Whenever a player discards cards from their hand, they may discard any number of cards of the same rank. If a player discards all of their cards they are considered safe and their value can not move from 0. If a player draws then discards a "choice" card, they may choose to use its ability, as follows:

- 7 or 8: the player may "peek" at one of their own cards
- 9 or 10: "spy" on one of another player's cards
- 11 or 12: swap any two cards on the table, of any player

When a player calls cabo, the other players each get one more turn and then everyone has to turn their hidden cards face-up, and lay down the cards from their hand. The player with the lowest score wins.

== Editions and variants ==
The second edition of Cabo, published by Bezier Games, was published in April 2019. It includes changes such as new artwork, modified rules, a scorepad, and four player reference cards. Rules modifications include:

- Plays 2–4 players (instead of 2–5)
- Cards taken from the discard pile remain face up for the rest of the game (instead of always keeping cards face down)
- Penalty for non-matching cards: Keep all cards including the one drawn — one more per additional cards that do not match (instead of no penalty)
- 10 point penalty for missing a cabo call (instead of 5)
- All players score the sum of their points; if the caller has (or is tied for) the lowest sum, they get 0 points (instead of the lowest player always receiving 0 points)
- The round ends after a call or when the deck runs out (instead of just when Cabo is called)
- Limit of one reset to 50 when your score = 100 exactly (instead of unlimited resets)
The third edition of Cabo, published by Shareful Games, LLC was published in February 2025, and is distributed in all of the Americas. It brings back the original artwork by Raleigh, NC artist, Adam Peele, clarified rules, and gameplay instruction cards in English, Spanish, and Portuguese. The third edition brings back 2–5 players to retain international consistency with Smiling Monster, the German license holder for Cabo. No other officially licensed publishers exist.

=== Silver ===
In August 2019, Bezier Games released Silver, a variant with additional rules modifications and a werewolf theme. Changes include:

- New artwork to reflect the theme
- Every card value features a different ability (instead of only Peek, Swap, and Spy on some cards)
- Plays 2–4 players
- Five cards in front of each player (instead of four)
- A penalty for failing to match cards in an exchange
- Four rounds of play in a game (instead of playing to 100 points)
- The lowest sum of points does not automatically score zero
- Removal of the kamikaze rule
- Removal of the 100-point rule

==Folk versions==

The traditional card game of four-card golf is played with a standard deck of playing cards, and when played with "power cards" house rules it is the same as Cabo.
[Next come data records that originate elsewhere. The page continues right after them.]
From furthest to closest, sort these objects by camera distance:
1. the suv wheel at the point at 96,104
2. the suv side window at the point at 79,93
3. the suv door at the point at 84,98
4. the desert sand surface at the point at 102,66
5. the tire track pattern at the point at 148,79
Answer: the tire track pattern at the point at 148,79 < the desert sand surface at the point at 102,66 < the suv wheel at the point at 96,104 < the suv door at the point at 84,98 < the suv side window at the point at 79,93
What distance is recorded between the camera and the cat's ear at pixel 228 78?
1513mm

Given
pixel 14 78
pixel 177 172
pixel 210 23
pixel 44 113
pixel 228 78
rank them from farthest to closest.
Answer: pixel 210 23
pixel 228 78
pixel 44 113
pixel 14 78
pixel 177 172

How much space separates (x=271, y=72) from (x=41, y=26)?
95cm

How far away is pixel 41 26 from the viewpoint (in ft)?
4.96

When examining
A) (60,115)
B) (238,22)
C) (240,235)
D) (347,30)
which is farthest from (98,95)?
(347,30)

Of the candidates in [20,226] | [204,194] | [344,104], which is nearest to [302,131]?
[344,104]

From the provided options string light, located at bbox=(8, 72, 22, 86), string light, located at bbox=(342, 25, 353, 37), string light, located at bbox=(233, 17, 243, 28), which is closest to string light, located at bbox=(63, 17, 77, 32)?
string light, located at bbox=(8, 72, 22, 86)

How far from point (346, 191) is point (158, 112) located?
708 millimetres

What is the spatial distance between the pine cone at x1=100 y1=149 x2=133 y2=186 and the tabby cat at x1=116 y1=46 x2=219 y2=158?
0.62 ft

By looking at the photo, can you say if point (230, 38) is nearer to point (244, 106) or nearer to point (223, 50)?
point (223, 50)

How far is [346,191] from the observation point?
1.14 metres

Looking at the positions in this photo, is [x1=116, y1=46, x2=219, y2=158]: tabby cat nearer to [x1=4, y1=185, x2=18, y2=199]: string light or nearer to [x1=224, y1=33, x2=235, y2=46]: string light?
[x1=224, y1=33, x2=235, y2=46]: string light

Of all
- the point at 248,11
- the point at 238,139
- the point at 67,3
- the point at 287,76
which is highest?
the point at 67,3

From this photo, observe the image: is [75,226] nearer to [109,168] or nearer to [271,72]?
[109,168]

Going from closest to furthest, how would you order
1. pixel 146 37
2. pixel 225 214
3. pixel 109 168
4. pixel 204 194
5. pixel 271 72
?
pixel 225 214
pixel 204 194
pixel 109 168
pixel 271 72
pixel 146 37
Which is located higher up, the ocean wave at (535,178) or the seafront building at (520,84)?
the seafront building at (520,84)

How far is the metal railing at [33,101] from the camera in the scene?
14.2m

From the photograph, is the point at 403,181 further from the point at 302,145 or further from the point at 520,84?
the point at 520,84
A simple version of the game played in Malaysia has the following power cards:

- A Jack allows a player to look at one of their own cards (without their opponent seeing it)
- A Queen allows a player to look at one of their opponent's cards (again without their opponent seeing)
- A King allows a player to swap one of their own cards with that of their opponent
- A Joker allows a player to change the positions of their opponent's cards

When a power card is drawn from the stock, it can either be used for its normal value or discarded to activate its power. (If a power card is drawn from the discards, it must be played as its number.)

John McLeod of Pagat.com speculates that these variants are Spanish in origin, as the game is recorded as being played by students in Spain, and many of its variant names are Spanish words (cambio meaning "exchange").